Six mainstage plays will comprise what artistic director Warner Shook calls, "Intiman's most ambitious season. Three exciting premieres and a sublimely jazzy take on a Shakespeare favorite. [Also] an edge-of-your seat ghost story and an all-time Intiman favorite comedy."
Here's the 1997-98 lineup for Seattle's Intiman Center:
The Taming Of The Shrew (May 15-June 15, opens May 21)
Mark Rucker adapts and directs an Italian-American version of William Shakespeare's battle-of-the-sexes comedy. The attraction between headstrong Kate and arrogant Petruchio is so strong, romance can't help but bloom amidst the thorns. "Fans of martini music and the Rat Pack" are especially encouraged to attend. The 1960s-era adaptation will feature bouffant hairdos, leather jackets -- and Elizabethan English.
Starring in the work will be Cindy Katz and Marco Barricelli, who played Kate and Petruchio when Rucker staged this production at South Coast Rep in 1996. Also in the cast are Laurence Ballard, Rick Tutor, David Pichette and Liz McCarthy.
The Turn Of The Screw (July 4-Aug. 2, opens July 9)
Jeffrey Hatcher, the author of Three Viewings and Scotland Road, has adapted Henry James' classic ghost story into a two-person thriller. The psychological mystery concerns a governess determined to save her two young wards from spectres haunting their uncle's estate.
Ambition Facing West (Aug. 8-Sept. 6, opens Aug. 13)
Three generations of a Croatian family migrate to the U.S., Japan and beyond. When Stefan, Alma and Joey find "a better life" elsewhere, they must still decide who they are. Anthony Clarvoe's drama, directed by Shook, features Kandis Chappell and Michael McGuire. Clarvoe's last piece at Intiman was a 1996 adaptation of Ibsen's Ghosts.

========

REQUIREMENT:
Please copy the Intiman season preview from "Jeffrey Hatcher, the" up to and including "of Ibsen's Ghosts.", renaming "governess" to "nanny" throughout.

========

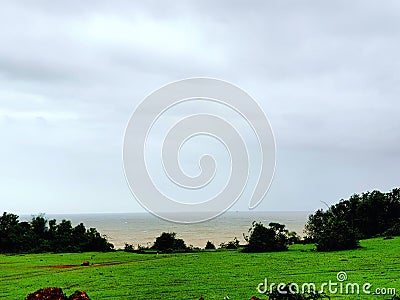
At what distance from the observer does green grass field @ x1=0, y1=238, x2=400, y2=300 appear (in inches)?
609

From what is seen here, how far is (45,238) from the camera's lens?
39.2 m

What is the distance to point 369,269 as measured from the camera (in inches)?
725

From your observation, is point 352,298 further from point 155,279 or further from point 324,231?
point 324,231

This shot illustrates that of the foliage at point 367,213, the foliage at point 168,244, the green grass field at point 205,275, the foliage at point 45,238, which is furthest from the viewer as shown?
the foliage at point 367,213

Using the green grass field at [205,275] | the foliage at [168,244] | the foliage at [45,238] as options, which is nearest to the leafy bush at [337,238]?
the green grass field at [205,275]

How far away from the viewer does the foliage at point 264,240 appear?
2942cm

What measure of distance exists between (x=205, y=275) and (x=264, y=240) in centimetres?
1143

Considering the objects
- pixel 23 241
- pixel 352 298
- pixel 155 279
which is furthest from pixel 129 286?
pixel 23 241

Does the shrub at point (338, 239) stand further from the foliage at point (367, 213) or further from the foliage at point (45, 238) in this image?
the foliage at point (45, 238)

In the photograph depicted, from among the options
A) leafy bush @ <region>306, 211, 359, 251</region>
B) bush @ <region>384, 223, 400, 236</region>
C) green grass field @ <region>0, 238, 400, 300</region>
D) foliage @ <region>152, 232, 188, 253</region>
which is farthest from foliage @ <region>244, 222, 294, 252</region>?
bush @ <region>384, 223, 400, 236</region>

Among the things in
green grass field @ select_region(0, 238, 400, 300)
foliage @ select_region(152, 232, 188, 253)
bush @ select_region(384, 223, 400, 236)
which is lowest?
green grass field @ select_region(0, 238, 400, 300)

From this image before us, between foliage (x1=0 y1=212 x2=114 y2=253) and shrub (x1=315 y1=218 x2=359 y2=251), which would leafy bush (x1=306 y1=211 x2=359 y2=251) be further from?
foliage (x1=0 y1=212 x2=114 y2=253)

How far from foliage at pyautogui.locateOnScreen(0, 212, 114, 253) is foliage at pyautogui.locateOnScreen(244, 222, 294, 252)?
11600mm

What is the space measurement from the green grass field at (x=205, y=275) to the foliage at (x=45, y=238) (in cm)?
910
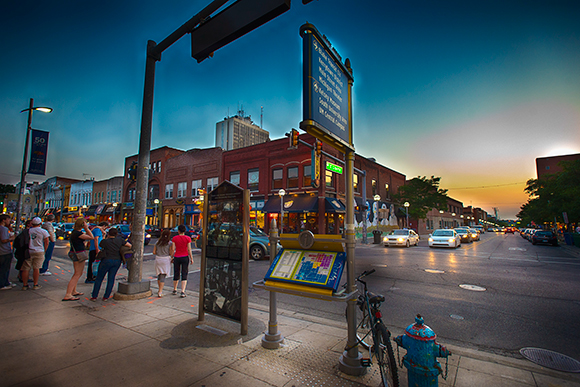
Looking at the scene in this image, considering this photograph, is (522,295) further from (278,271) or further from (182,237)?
(182,237)

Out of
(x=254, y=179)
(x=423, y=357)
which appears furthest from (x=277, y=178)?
(x=423, y=357)

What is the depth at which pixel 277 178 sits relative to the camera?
3069cm

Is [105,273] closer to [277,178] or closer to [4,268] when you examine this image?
[4,268]

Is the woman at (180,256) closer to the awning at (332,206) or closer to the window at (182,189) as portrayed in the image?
the awning at (332,206)

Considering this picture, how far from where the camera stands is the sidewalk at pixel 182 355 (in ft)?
10.5

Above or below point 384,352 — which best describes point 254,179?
above

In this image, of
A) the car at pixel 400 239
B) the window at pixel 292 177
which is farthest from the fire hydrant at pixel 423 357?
the window at pixel 292 177

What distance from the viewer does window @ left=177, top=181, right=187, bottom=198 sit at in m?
39.2

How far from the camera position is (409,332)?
2.71 metres

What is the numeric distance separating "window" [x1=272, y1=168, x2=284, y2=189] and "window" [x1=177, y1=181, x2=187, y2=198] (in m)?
15.2

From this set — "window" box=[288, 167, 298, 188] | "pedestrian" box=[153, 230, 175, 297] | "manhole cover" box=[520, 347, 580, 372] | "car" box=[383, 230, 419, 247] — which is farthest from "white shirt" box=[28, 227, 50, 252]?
"window" box=[288, 167, 298, 188]

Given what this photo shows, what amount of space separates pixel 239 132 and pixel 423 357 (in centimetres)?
13594

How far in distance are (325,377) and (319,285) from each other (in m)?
1.06

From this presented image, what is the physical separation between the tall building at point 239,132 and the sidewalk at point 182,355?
126m
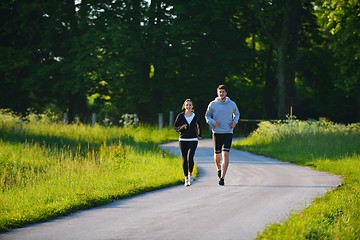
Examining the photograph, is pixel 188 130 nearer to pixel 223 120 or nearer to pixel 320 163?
pixel 223 120

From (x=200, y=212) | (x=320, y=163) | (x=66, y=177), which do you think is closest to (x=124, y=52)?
(x=320, y=163)

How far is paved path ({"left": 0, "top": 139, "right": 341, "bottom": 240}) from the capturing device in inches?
350

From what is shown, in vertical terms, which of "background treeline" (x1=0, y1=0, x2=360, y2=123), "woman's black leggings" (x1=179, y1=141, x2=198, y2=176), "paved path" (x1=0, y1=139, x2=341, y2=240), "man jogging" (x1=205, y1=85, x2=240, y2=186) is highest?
"background treeline" (x1=0, y1=0, x2=360, y2=123)

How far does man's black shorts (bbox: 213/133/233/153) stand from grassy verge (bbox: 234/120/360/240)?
2.55 m

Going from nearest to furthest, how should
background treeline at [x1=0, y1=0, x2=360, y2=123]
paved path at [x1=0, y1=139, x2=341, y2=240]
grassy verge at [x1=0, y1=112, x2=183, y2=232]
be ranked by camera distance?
paved path at [x1=0, y1=139, x2=341, y2=240]
grassy verge at [x1=0, y1=112, x2=183, y2=232]
background treeline at [x1=0, y1=0, x2=360, y2=123]

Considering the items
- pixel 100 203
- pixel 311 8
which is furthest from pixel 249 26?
pixel 100 203

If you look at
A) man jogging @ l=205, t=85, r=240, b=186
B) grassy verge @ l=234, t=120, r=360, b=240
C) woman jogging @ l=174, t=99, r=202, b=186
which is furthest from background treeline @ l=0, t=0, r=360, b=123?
woman jogging @ l=174, t=99, r=202, b=186

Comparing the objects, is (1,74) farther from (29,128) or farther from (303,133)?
(303,133)

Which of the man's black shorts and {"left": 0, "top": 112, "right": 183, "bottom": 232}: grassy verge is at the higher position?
the man's black shorts

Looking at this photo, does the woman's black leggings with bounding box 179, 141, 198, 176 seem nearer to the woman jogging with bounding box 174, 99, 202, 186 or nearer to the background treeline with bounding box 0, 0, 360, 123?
the woman jogging with bounding box 174, 99, 202, 186

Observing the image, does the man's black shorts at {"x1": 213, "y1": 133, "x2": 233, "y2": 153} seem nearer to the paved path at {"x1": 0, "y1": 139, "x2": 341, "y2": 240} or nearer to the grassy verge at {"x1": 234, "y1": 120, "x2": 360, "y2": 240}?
the paved path at {"x1": 0, "y1": 139, "x2": 341, "y2": 240}

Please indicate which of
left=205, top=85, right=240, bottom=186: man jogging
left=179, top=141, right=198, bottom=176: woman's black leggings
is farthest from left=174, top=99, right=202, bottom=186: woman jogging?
left=205, top=85, right=240, bottom=186: man jogging

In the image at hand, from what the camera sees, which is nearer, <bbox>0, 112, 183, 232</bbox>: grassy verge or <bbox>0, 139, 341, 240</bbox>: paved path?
<bbox>0, 139, 341, 240</bbox>: paved path

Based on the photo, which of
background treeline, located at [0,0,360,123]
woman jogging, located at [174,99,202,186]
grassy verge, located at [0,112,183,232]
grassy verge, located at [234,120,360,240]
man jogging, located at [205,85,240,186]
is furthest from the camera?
background treeline, located at [0,0,360,123]
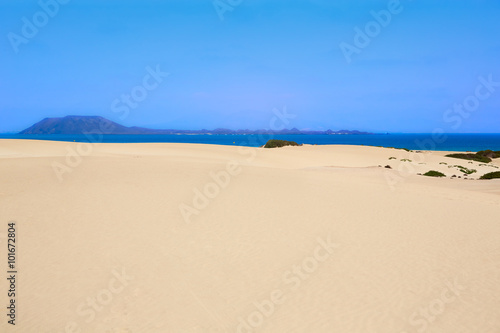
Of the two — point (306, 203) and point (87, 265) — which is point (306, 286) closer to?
point (87, 265)

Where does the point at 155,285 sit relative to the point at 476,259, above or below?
below

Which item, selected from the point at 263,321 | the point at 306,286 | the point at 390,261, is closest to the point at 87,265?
the point at 263,321

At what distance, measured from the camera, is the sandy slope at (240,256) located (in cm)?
543

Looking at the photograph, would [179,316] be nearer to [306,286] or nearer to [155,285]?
[155,285]

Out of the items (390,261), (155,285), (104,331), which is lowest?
(104,331)

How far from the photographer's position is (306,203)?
36.9ft

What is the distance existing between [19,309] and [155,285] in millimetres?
2056

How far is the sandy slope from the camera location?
214 inches

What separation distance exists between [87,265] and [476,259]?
800 centimetres

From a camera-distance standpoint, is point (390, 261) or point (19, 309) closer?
point (19, 309)

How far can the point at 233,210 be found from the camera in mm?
10219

========

ANSWER AREA:
Jeffrey Hatcher, the author of Three Viewings and Scotland Road, has adapted Henry James' classic ghost story into a two-person thriller. The psychological mystery concerns a nanny determined to save her two young wards from spectres haunting their uncle's estate.
Ambition Facing West (Aug. 8-Sept. 6, opens Aug. 13)
Three generations of a Croatian family migrate to the U.S., Japan and beyond. When Stefan, Alma and Joey find "a better life" elsewhere, they must still decide who they are. Anthony Clarvoe's drama, directed by Shook, features Kandis Chappell and Michael McGuire. Clarvoe's last piece at Intiman was a 1996 adaptation of Ibsen's Ghosts.